§ What the exercise asks
Reproduce word for word the portion of the rodeo results that runs from "The Team Roping" up to and including "de la Cruz.".

The Saddle Bronc Riding Results of Sunday are:
1st Place o Brodie Cress of Hillsdale, WY (3rd year in a row to win it) with a score of 87.50; 2nd, 3rd and 4th Place tied Sam Harper of Paradise Valley, NV; Jacobs Crawley of Boerne, TX and Wade Sundell of Boxholm, IA (who had a re-ride when his first bronc hit the fence and hurt Sundell’s leg but he rode the second bronc) – their scores were 86. Mitch Pollock of Winnemucca, NV had 84.50; Jake Watson of Hudson Hope, BC, Canada and Alex Boore, of Axtel, UT scored 84s. No scores went to J J Elshere of Hereford, SD; Sterling Crawley of Stephenville, TX; and Lefty Holman of Visalia, CA. Dawson Hay of Canada qualified for Sunday but was injured and could not compete.
The Team Roping Results of Sunday are:
1stPlace – Dustin Bird and Trey Yates with a 7.8 second time. 2nd Place was Brenten Hall & Chase Tryan with 9.3 seconds. 3rd Place was Jake Cooper and Caleb Anderson with 9.5 seconds. 4th Place was a tie between Pace Freed and Dustin Searcy and Dustin Eguquiza & Jake Long with 9.6 seconds. Others in the race were: Peyton Holliday & Thomas Smith with 9.7; Coleman Proctor & Ryan Motes with 14.4; Chad Masters & Joseph Harrison, 14.6; Kelsey Parchman & Matt Kasner, 14.8; Garrett Tonozzi & Dustin Davis, 15.5; Austin Rogers & Nick Sartain, 18.7. I didn’t get the score for Taylor Winn & Dylin Ahlstrom. No times went to Garrett Rogers & Jake Minor; Cody Tew & Jerren Johnson; Caleb Driggers & Junior Nogueira; and Lane Ivy & Cesar de la Cruz.

§ Material provided

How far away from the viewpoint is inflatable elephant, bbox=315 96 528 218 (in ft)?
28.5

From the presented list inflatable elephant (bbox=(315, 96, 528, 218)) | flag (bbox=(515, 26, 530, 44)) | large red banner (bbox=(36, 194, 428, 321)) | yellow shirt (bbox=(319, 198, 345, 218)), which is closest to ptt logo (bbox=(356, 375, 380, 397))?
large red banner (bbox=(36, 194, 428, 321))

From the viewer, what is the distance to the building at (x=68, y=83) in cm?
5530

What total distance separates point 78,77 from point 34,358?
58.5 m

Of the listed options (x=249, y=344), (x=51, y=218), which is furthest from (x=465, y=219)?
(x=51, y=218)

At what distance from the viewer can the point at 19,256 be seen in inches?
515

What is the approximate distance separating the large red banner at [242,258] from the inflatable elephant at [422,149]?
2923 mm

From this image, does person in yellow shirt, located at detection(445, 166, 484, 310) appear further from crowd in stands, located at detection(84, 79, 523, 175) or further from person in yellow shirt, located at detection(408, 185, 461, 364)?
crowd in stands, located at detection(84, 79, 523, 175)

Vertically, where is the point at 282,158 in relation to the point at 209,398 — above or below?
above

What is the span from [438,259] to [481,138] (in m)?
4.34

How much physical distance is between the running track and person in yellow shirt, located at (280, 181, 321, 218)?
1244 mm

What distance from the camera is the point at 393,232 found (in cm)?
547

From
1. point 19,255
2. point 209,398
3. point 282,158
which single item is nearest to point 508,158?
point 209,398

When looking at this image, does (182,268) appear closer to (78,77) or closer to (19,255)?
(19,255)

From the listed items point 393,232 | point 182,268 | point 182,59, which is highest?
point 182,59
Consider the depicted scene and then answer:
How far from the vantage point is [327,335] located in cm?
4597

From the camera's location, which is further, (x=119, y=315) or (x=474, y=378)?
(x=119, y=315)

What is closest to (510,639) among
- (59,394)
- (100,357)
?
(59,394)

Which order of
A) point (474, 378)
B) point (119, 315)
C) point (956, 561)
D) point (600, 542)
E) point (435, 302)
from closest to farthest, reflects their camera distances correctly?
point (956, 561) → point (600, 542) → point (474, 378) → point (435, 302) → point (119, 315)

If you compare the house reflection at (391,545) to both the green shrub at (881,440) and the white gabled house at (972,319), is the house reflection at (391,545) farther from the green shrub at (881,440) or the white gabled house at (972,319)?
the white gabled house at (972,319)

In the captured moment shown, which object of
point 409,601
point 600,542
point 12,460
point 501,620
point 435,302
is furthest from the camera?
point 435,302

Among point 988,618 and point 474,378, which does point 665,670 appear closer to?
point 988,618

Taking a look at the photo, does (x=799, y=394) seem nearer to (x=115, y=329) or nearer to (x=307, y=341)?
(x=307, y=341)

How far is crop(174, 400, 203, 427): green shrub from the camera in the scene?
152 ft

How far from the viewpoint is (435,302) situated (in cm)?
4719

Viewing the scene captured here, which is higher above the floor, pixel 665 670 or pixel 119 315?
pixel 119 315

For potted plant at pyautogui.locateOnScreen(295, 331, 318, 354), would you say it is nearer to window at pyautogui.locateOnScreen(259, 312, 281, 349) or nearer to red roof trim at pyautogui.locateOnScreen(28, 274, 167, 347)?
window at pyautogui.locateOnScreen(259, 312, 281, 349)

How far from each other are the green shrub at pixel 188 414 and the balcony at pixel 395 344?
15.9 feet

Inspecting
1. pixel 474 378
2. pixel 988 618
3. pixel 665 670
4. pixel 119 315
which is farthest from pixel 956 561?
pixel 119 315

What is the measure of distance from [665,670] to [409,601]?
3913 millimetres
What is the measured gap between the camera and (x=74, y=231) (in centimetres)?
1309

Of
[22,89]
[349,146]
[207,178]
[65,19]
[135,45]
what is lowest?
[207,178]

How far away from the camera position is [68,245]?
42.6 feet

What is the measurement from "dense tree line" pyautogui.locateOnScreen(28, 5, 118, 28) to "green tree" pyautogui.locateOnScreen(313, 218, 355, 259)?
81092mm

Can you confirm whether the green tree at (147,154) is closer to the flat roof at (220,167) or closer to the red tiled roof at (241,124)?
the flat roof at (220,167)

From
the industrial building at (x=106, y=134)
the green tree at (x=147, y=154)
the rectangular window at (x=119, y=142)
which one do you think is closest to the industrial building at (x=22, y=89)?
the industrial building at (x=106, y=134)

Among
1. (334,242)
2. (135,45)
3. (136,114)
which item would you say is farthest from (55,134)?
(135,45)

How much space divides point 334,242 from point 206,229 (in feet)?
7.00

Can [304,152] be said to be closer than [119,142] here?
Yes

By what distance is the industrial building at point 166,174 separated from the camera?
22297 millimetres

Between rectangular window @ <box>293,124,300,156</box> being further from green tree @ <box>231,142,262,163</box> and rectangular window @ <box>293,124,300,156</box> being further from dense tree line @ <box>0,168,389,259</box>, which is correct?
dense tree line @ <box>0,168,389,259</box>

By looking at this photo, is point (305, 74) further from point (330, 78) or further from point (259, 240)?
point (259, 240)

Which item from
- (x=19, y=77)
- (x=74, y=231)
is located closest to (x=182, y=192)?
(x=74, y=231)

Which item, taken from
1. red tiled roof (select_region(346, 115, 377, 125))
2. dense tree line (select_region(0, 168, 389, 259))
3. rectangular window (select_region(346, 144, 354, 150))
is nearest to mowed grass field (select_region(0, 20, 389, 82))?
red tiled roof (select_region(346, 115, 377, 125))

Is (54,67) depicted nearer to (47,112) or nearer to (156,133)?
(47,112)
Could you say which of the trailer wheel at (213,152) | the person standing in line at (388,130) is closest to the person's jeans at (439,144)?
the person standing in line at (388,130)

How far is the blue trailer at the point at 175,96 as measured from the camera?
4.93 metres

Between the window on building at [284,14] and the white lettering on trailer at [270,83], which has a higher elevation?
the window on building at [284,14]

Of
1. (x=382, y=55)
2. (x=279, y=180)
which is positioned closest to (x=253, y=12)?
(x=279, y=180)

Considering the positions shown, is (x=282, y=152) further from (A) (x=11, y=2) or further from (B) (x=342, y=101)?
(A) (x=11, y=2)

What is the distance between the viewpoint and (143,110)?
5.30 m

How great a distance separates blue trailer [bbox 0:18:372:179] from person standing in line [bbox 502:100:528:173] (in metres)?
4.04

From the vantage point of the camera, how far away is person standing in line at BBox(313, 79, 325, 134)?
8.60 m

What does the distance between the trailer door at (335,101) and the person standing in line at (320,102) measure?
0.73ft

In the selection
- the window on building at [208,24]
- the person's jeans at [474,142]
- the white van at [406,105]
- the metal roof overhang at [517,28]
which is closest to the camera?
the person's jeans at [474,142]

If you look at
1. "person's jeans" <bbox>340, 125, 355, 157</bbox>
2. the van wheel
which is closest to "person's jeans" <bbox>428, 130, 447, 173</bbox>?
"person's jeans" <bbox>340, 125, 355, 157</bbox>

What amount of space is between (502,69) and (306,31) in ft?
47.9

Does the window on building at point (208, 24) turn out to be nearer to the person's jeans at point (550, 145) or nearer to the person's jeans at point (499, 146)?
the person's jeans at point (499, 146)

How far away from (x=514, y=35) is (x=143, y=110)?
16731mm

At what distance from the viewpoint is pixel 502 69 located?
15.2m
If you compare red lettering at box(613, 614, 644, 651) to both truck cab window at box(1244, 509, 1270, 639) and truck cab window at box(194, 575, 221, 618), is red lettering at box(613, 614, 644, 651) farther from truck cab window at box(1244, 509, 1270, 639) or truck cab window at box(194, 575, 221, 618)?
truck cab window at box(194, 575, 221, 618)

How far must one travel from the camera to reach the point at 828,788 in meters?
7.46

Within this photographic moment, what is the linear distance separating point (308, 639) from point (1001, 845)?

§ Exercise response
The Team Roping Results of Sunday are:
1stPlace – Dustin Bird and Trey Yates with a 7.8 second time. 2nd Place was Brenten Hall & Chase Tryan with 9.3 seconds. 3rd Place was Jake Cooper and Caleb Anderson with 9.5 seconds. 4th Place was a tie between Pace Freed and Dustin Searcy and Dustin Eguquiza & Jake Long with 9.6 seconds. Others in the race were: Peyton Holliday & Thomas Smith with 9.7; Coleman Proctor & Ryan Motes with 14.4; Chad Masters & Joseph Harrison, 14.6; Kelsey Parchman & Matt Kasner, 14.8; Garrett Tonozzi & Dustin Davis, 15.5; Austin Rogers & Nick Sartain, 18.7. I didn’t get the score for Taylor Winn & Dylin Ahlstrom. No times went to Garrett Rogers & Jake Minor; Cody Tew & Jerren Johnson; Caleb Driggers & Junior Nogueira; and Lane Ivy & Cesar de la Cruz.